Wow, what lively discussion has resulted from my posting. I am really not interested in taking the tire dealer to court. I just wondered if the mis-matched tires could/would have done any damage to our car, and, if so, what we should be looking for. I do believe the noise is due to uneven wear on the present tires, and I guess we’ll know more once we get these tires replaced.

We do check tire inflation regularly (we want the best mileage and tire wear we can get), but, I’m sorry to say, do not check the tire specifications when we do that. (Naive, trusting soul that I am, I believed that all 4 new tires would be the same when that’s what I paid for.) I also was very diligent about getting those tires rotated and aligned on the 6000 mile schedule that the tire salesman recommended. (Another tire dealer we have talked to has said that they should be rotated every 3000 to 4000 miles instead of 6000. We’ll do that from now on.)

I can assure all of you that when we do get new tires, we will check to be sure all 4 are the same…and when we get them rotated we will again check to be sure the same tires are still on the car.

Well, I just came back from the local Nissan Dealership and found out that I needed 3 new tires and that one of the 3 that was below specs was of a different size (205/65 R16 vice 215/60 R16). Not only that, but my tranny fluid smells “burnt”. I’ve asked them before to look at my tires in the past when they rotated them because I’ve noticed a little shaking or noise at speed. Each time I was given tire pressure, temperature, alignment, ballance, etc for possible causes, but nothing more. After rotations the problem would be different and not as noticable for a while.
I knew this morning that I had 3 tires that appeared to wear more than one, but with rotations and ballances, and checks of air pressure I never thought to check if the manufacturer-provide tires were the same size.
My car is a 2005 Nissan Altima, bought new, and now has 46k miles on it. Burnt smell in that engine’s tranny can mean problems far too early for its age. Could this also have caused the car to lose alignment and ballance more often than necessary?
Unfortunately I’ve not complained enough I guess, and only had half the maintenance done on my car at the current dealership for 2 years. Before that it was at the original dealership I bought it from and they are out of state.
How bad could this problem be and is there any recourse?

Eric, the difference in the sizes of your two tires is just over 4mm, a difference that would be normal just from normal pressure variations. While I don’t like different size tires, I think you need to look elsewhere for the source of your problem if you develop one. I don’t think this is enough to definitively tie it to any problems.

Is it just me who thinks that tires of different sizes (or even different brands of the same size) are a safety issue? When braking hard with different tires and, thus, different friction, I would assume it is much more likely that the car will not keep a straight track.

It isn’t just you. It’s me too. The problem can become even more pronounced on poor road surfaces, such as rain snow or ice.

Is it just me who thinks that tires of different sizes (or even different brands of the same size) are a safety issue?

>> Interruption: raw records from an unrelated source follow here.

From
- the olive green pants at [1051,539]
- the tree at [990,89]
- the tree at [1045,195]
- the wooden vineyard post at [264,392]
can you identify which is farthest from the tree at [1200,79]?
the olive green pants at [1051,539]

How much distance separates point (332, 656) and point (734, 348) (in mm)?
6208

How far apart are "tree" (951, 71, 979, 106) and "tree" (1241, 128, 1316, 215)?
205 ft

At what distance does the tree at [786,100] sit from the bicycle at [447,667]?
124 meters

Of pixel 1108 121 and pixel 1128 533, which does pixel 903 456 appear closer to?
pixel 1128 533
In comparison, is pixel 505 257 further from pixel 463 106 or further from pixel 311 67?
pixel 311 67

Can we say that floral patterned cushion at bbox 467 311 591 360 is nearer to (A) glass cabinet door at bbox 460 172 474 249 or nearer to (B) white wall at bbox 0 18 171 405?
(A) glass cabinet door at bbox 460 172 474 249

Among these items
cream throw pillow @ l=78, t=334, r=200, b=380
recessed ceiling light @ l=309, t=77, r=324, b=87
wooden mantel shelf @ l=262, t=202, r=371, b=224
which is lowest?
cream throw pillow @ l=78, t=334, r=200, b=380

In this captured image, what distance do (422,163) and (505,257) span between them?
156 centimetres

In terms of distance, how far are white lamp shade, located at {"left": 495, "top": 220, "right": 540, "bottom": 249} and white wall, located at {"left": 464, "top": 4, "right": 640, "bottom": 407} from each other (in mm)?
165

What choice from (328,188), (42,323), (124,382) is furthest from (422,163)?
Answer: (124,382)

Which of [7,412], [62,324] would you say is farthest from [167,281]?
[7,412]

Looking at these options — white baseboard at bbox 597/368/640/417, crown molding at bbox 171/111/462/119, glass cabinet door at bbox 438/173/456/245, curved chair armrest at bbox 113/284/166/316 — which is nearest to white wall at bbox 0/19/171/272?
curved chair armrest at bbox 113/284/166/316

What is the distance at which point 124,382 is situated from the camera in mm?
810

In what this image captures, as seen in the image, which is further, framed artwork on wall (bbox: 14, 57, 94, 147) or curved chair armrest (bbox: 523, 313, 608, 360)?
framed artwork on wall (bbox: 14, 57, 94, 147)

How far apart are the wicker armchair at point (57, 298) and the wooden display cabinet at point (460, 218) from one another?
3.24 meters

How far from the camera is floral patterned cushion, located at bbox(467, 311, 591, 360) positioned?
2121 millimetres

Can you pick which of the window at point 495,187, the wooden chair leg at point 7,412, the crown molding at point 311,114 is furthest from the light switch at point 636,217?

Not it is not just you. Normally it is best to have all four tyres closely matched and all the same size and model. It would not be too far off to have two models of tyres with the best ones on the back, but IMO it is best to have all four of the same make and model and similar wear with the best ones on the back.

"best ones on the back" because with any car AWD, 4WD or FWD or RWD, you are safest with the best ones on the back.

BTW it is possible that the dealer didn’t “lie”, the person who you were talking to was just a complete and utter moron (as far as automotive service people are concerned).

It isn’t the end of the world, but you should get the tire replaced.